Marucci-Wellman Helen R, Lehto Mark R, Corns Helen L
Center for Injury Epidemiology, Liberty Mutual Research Institute for Safety, Hopkinton, MA, USA.
School of Industrial Engineering, Purdue University, West Lafayette, IN, USA.
Accid Anal Prev. 2015 Nov;84:165-76. doi: 10.1016/j.aap.2015.06.014. Epub 2015 Sep 26.
Public health surveillance programs in the U.S. are undergoing landmark changes with the availability of electronic health records and advancements in information technology. Injury narratives gathered from hospital records, workers compensation claims or national surveys can be very useful for identifying antecedents to injury or emerging risks. However, classifying narratives manually can become prohibitive for large datasets. The purpose of this study was to develop a human-machine system that could be relatively easily tailored to routinely and accurately classify injury narratives from large administrative databases such as workers compensation. We used a semi-automated approach based on two Naïve Bayesian algorithms to classify 15,000 workers compensation narratives into two-digit Bureau of Labor Statistics (BLS) event (leading to injury) codes. Narratives were filtered out for manual review if the algorithms disagreed or made weak predictions. This approach resulted in an overall accuracy of 87%, with consistently high positive predictive values across all two-digit BLS event categories including the very small categories (e.g., exposure to noise, needle sticks). The Naïve Bayes algorithms were able to identify and accurately machine code most narratives leaving only 32% (4853) for manual review. This strategy substantially reduces the need for resources compared with manual review alone.
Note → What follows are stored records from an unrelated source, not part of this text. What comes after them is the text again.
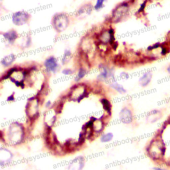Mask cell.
I'll return each instance as SVG.
<instances>
[{
  "label": "cell",
  "instance_id": "6da1fadb",
  "mask_svg": "<svg viewBox=\"0 0 170 170\" xmlns=\"http://www.w3.org/2000/svg\"><path fill=\"white\" fill-rule=\"evenodd\" d=\"M166 152V147L163 140L157 139L153 140L148 147V152L153 159H159L164 156Z\"/></svg>",
  "mask_w": 170,
  "mask_h": 170
},
{
  "label": "cell",
  "instance_id": "7a4b0ae2",
  "mask_svg": "<svg viewBox=\"0 0 170 170\" xmlns=\"http://www.w3.org/2000/svg\"><path fill=\"white\" fill-rule=\"evenodd\" d=\"M69 19L67 14L57 13L54 15L52 19V25L55 30L58 33H61L68 27Z\"/></svg>",
  "mask_w": 170,
  "mask_h": 170
},
{
  "label": "cell",
  "instance_id": "3957f363",
  "mask_svg": "<svg viewBox=\"0 0 170 170\" xmlns=\"http://www.w3.org/2000/svg\"><path fill=\"white\" fill-rule=\"evenodd\" d=\"M23 137V129L19 124L13 123L9 129V139L13 144H17L21 142Z\"/></svg>",
  "mask_w": 170,
  "mask_h": 170
},
{
  "label": "cell",
  "instance_id": "277c9868",
  "mask_svg": "<svg viewBox=\"0 0 170 170\" xmlns=\"http://www.w3.org/2000/svg\"><path fill=\"white\" fill-rule=\"evenodd\" d=\"M129 11L128 3H122L116 7L112 13V21L114 23H118L126 17Z\"/></svg>",
  "mask_w": 170,
  "mask_h": 170
},
{
  "label": "cell",
  "instance_id": "5b68a950",
  "mask_svg": "<svg viewBox=\"0 0 170 170\" xmlns=\"http://www.w3.org/2000/svg\"><path fill=\"white\" fill-rule=\"evenodd\" d=\"M30 15L27 12L24 11H19L15 12L12 15V21L13 24L17 26H21L25 24L29 19Z\"/></svg>",
  "mask_w": 170,
  "mask_h": 170
},
{
  "label": "cell",
  "instance_id": "8992f818",
  "mask_svg": "<svg viewBox=\"0 0 170 170\" xmlns=\"http://www.w3.org/2000/svg\"><path fill=\"white\" fill-rule=\"evenodd\" d=\"M39 101L35 98H31L28 101L26 106V112L28 116L34 117L38 112Z\"/></svg>",
  "mask_w": 170,
  "mask_h": 170
},
{
  "label": "cell",
  "instance_id": "52a82bcc",
  "mask_svg": "<svg viewBox=\"0 0 170 170\" xmlns=\"http://www.w3.org/2000/svg\"><path fill=\"white\" fill-rule=\"evenodd\" d=\"M99 39H100V43H102V44L113 43L114 41V31L112 29L106 30L101 33L100 37H99Z\"/></svg>",
  "mask_w": 170,
  "mask_h": 170
},
{
  "label": "cell",
  "instance_id": "ba28073f",
  "mask_svg": "<svg viewBox=\"0 0 170 170\" xmlns=\"http://www.w3.org/2000/svg\"><path fill=\"white\" fill-rule=\"evenodd\" d=\"M86 94V89L83 86H77L70 92V97L73 100H76L78 102L81 100Z\"/></svg>",
  "mask_w": 170,
  "mask_h": 170
},
{
  "label": "cell",
  "instance_id": "9c48e42d",
  "mask_svg": "<svg viewBox=\"0 0 170 170\" xmlns=\"http://www.w3.org/2000/svg\"><path fill=\"white\" fill-rule=\"evenodd\" d=\"M44 66L47 71L55 73L59 67V64H58L57 59L55 57L51 56L45 60L44 62Z\"/></svg>",
  "mask_w": 170,
  "mask_h": 170
},
{
  "label": "cell",
  "instance_id": "30bf717a",
  "mask_svg": "<svg viewBox=\"0 0 170 170\" xmlns=\"http://www.w3.org/2000/svg\"><path fill=\"white\" fill-rule=\"evenodd\" d=\"M120 118L122 122L124 124H130L132 122L133 120V116H132V112L128 109L127 108H124L122 109L120 112Z\"/></svg>",
  "mask_w": 170,
  "mask_h": 170
},
{
  "label": "cell",
  "instance_id": "8fae6325",
  "mask_svg": "<svg viewBox=\"0 0 170 170\" xmlns=\"http://www.w3.org/2000/svg\"><path fill=\"white\" fill-rule=\"evenodd\" d=\"M84 161L82 157H78L70 163L68 170H82L84 167Z\"/></svg>",
  "mask_w": 170,
  "mask_h": 170
},
{
  "label": "cell",
  "instance_id": "7c38bea8",
  "mask_svg": "<svg viewBox=\"0 0 170 170\" xmlns=\"http://www.w3.org/2000/svg\"><path fill=\"white\" fill-rule=\"evenodd\" d=\"M12 153L6 149H1L0 151V163L1 165L9 163L11 160Z\"/></svg>",
  "mask_w": 170,
  "mask_h": 170
},
{
  "label": "cell",
  "instance_id": "4fadbf2b",
  "mask_svg": "<svg viewBox=\"0 0 170 170\" xmlns=\"http://www.w3.org/2000/svg\"><path fill=\"white\" fill-rule=\"evenodd\" d=\"M2 35H3V38L5 39L9 44H13L18 38L17 33L14 29L5 32Z\"/></svg>",
  "mask_w": 170,
  "mask_h": 170
},
{
  "label": "cell",
  "instance_id": "5bb4252c",
  "mask_svg": "<svg viewBox=\"0 0 170 170\" xmlns=\"http://www.w3.org/2000/svg\"><path fill=\"white\" fill-rule=\"evenodd\" d=\"M152 72L151 71H147L142 74L139 79V84L142 87H146L150 83L152 79Z\"/></svg>",
  "mask_w": 170,
  "mask_h": 170
},
{
  "label": "cell",
  "instance_id": "9a60e30c",
  "mask_svg": "<svg viewBox=\"0 0 170 170\" xmlns=\"http://www.w3.org/2000/svg\"><path fill=\"white\" fill-rule=\"evenodd\" d=\"M113 76V72L112 71L111 69H110L108 67H102V71L98 76V78L100 80H105L108 78L112 77Z\"/></svg>",
  "mask_w": 170,
  "mask_h": 170
},
{
  "label": "cell",
  "instance_id": "2e32d148",
  "mask_svg": "<svg viewBox=\"0 0 170 170\" xmlns=\"http://www.w3.org/2000/svg\"><path fill=\"white\" fill-rule=\"evenodd\" d=\"M161 118V112L158 110H153L148 114L147 116V120L150 122L151 123H154L157 120H159Z\"/></svg>",
  "mask_w": 170,
  "mask_h": 170
},
{
  "label": "cell",
  "instance_id": "e0dca14e",
  "mask_svg": "<svg viewBox=\"0 0 170 170\" xmlns=\"http://www.w3.org/2000/svg\"><path fill=\"white\" fill-rule=\"evenodd\" d=\"M15 55H13V54H10V55H8L7 56H5V57H4L3 59H1V63L3 67H9L10 65H11L12 63L15 61Z\"/></svg>",
  "mask_w": 170,
  "mask_h": 170
},
{
  "label": "cell",
  "instance_id": "ac0fdd59",
  "mask_svg": "<svg viewBox=\"0 0 170 170\" xmlns=\"http://www.w3.org/2000/svg\"><path fill=\"white\" fill-rule=\"evenodd\" d=\"M92 7L91 4H86L84 5L78 9V15L79 16H86L90 15L92 12Z\"/></svg>",
  "mask_w": 170,
  "mask_h": 170
},
{
  "label": "cell",
  "instance_id": "d6986e66",
  "mask_svg": "<svg viewBox=\"0 0 170 170\" xmlns=\"http://www.w3.org/2000/svg\"><path fill=\"white\" fill-rule=\"evenodd\" d=\"M93 124H92V129L96 132H100L103 128V123L102 121L99 120H96L94 118H92Z\"/></svg>",
  "mask_w": 170,
  "mask_h": 170
},
{
  "label": "cell",
  "instance_id": "ffe728a7",
  "mask_svg": "<svg viewBox=\"0 0 170 170\" xmlns=\"http://www.w3.org/2000/svg\"><path fill=\"white\" fill-rule=\"evenodd\" d=\"M72 57V53L70 50H68V49H66L65 51V53H64L63 59H62V63L63 65H66V64L68 63V61H70V59H71Z\"/></svg>",
  "mask_w": 170,
  "mask_h": 170
},
{
  "label": "cell",
  "instance_id": "44dd1931",
  "mask_svg": "<svg viewBox=\"0 0 170 170\" xmlns=\"http://www.w3.org/2000/svg\"><path fill=\"white\" fill-rule=\"evenodd\" d=\"M110 86L112 88L114 89V90H116L117 92H118L119 93H121V94L126 92V89L124 88L121 84L118 83V82H113V83L111 84Z\"/></svg>",
  "mask_w": 170,
  "mask_h": 170
},
{
  "label": "cell",
  "instance_id": "7402d4cb",
  "mask_svg": "<svg viewBox=\"0 0 170 170\" xmlns=\"http://www.w3.org/2000/svg\"><path fill=\"white\" fill-rule=\"evenodd\" d=\"M86 72H87L86 69H84L83 68H80L79 70H78V72L77 73V74H76V76L75 77L74 80H75L76 82L79 81V80H80L82 78H83L84 77V76L86 74Z\"/></svg>",
  "mask_w": 170,
  "mask_h": 170
},
{
  "label": "cell",
  "instance_id": "603a6c76",
  "mask_svg": "<svg viewBox=\"0 0 170 170\" xmlns=\"http://www.w3.org/2000/svg\"><path fill=\"white\" fill-rule=\"evenodd\" d=\"M113 138V134L111 132H108V133L104 134V135L101 137L100 141L103 143L108 142L110 141H111Z\"/></svg>",
  "mask_w": 170,
  "mask_h": 170
},
{
  "label": "cell",
  "instance_id": "cb8c5ba5",
  "mask_svg": "<svg viewBox=\"0 0 170 170\" xmlns=\"http://www.w3.org/2000/svg\"><path fill=\"white\" fill-rule=\"evenodd\" d=\"M101 103L103 105V107L104 110L106 112H108V113H110V111H111V104L109 102V101L106 100V99H104L103 98L101 100Z\"/></svg>",
  "mask_w": 170,
  "mask_h": 170
},
{
  "label": "cell",
  "instance_id": "d4e9b609",
  "mask_svg": "<svg viewBox=\"0 0 170 170\" xmlns=\"http://www.w3.org/2000/svg\"><path fill=\"white\" fill-rule=\"evenodd\" d=\"M105 0H97L96 5H94V9L98 11V10L102 9L104 6V3Z\"/></svg>",
  "mask_w": 170,
  "mask_h": 170
},
{
  "label": "cell",
  "instance_id": "484cf974",
  "mask_svg": "<svg viewBox=\"0 0 170 170\" xmlns=\"http://www.w3.org/2000/svg\"><path fill=\"white\" fill-rule=\"evenodd\" d=\"M161 43H159V42L155 43V44H153L152 45H151V46L148 47V48H147V51H152L153 50H154V49H157L159 48V47H161Z\"/></svg>",
  "mask_w": 170,
  "mask_h": 170
},
{
  "label": "cell",
  "instance_id": "4316f807",
  "mask_svg": "<svg viewBox=\"0 0 170 170\" xmlns=\"http://www.w3.org/2000/svg\"><path fill=\"white\" fill-rule=\"evenodd\" d=\"M62 72L65 75H70V74L73 73V71L71 69H70V68H65V69L63 70Z\"/></svg>",
  "mask_w": 170,
  "mask_h": 170
},
{
  "label": "cell",
  "instance_id": "83f0119b",
  "mask_svg": "<svg viewBox=\"0 0 170 170\" xmlns=\"http://www.w3.org/2000/svg\"><path fill=\"white\" fill-rule=\"evenodd\" d=\"M147 1H148V0H145V1L142 3V5H140V9H138V13H140V12H142V11H144V9H145V7H146V6Z\"/></svg>",
  "mask_w": 170,
  "mask_h": 170
},
{
  "label": "cell",
  "instance_id": "f1b7e54d",
  "mask_svg": "<svg viewBox=\"0 0 170 170\" xmlns=\"http://www.w3.org/2000/svg\"><path fill=\"white\" fill-rule=\"evenodd\" d=\"M121 77L123 78V79H128L129 78V76H128V74L126 73V72H122L121 74H120Z\"/></svg>",
  "mask_w": 170,
  "mask_h": 170
},
{
  "label": "cell",
  "instance_id": "f546056e",
  "mask_svg": "<svg viewBox=\"0 0 170 170\" xmlns=\"http://www.w3.org/2000/svg\"><path fill=\"white\" fill-rule=\"evenodd\" d=\"M14 99H15V98H14L13 94V95H11V96H9L7 98V101H13Z\"/></svg>",
  "mask_w": 170,
  "mask_h": 170
},
{
  "label": "cell",
  "instance_id": "4dcf8cb0",
  "mask_svg": "<svg viewBox=\"0 0 170 170\" xmlns=\"http://www.w3.org/2000/svg\"><path fill=\"white\" fill-rule=\"evenodd\" d=\"M153 170H168V169L161 168V167H153Z\"/></svg>",
  "mask_w": 170,
  "mask_h": 170
},
{
  "label": "cell",
  "instance_id": "1f68e13d",
  "mask_svg": "<svg viewBox=\"0 0 170 170\" xmlns=\"http://www.w3.org/2000/svg\"><path fill=\"white\" fill-rule=\"evenodd\" d=\"M166 71H167V73L169 74V76H170V64H169V65H167V67L166 68Z\"/></svg>",
  "mask_w": 170,
  "mask_h": 170
},
{
  "label": "cell",
  "instance_id": "d6a6232c",
  "mask_svg": "<svg viewBox=\"0 0 170 170\" xmlns=\"http://www.w3.org/2000/svg\"><path fill=\"white\" fill-rule=\"evenodd\" d=\"M51 101H48V102H47L46 103V105H45V106H46V107H49L51 106Z\"/></svg>",
  "mask_w": 170,
  "mask_h": 170
}]
</instances>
随着电子健康记录的普及和信息技术的进步,美国的公共卫生监测项目正在经历具有里程碑意义的变革。从医院记录、工伤赔偿申请或全国性调查中收集到的伤害描述,对于识别伤害的前因或新出现的风险可能非常有用。然而,对于大型数据集来说,手动对这些描述进行分类可能变得代价高昂。本研究的目的是开发一种人机系统,该系统能够相对容易地进行定制,以便从诸如工伤赔偿等大型行政数据库中常规且准确地对伤害描述进行分类。我们使用了基于两种朴素贝叶斯算法的半自动方法,将15000份工伤赔偿描述分类为两位数的劳工统计局(BLS)事件(导致伤害)代码。如果算法存在分歧或做出的预测较弱,则将这些描述筛选出来进行人工审核。这种方法的总体准确率为87%,在所有两位数的BLS事件类别中,包括非常小的类别(如接触噪音、针刺),阳性预测值始终很高。朴素贝叶斯算法能够识别并准确地对大多数描述进行机器编码,仅留下32%(4853份)进行人工审核。与仅进行人工审核相比,这种策略大大减少了资源需求。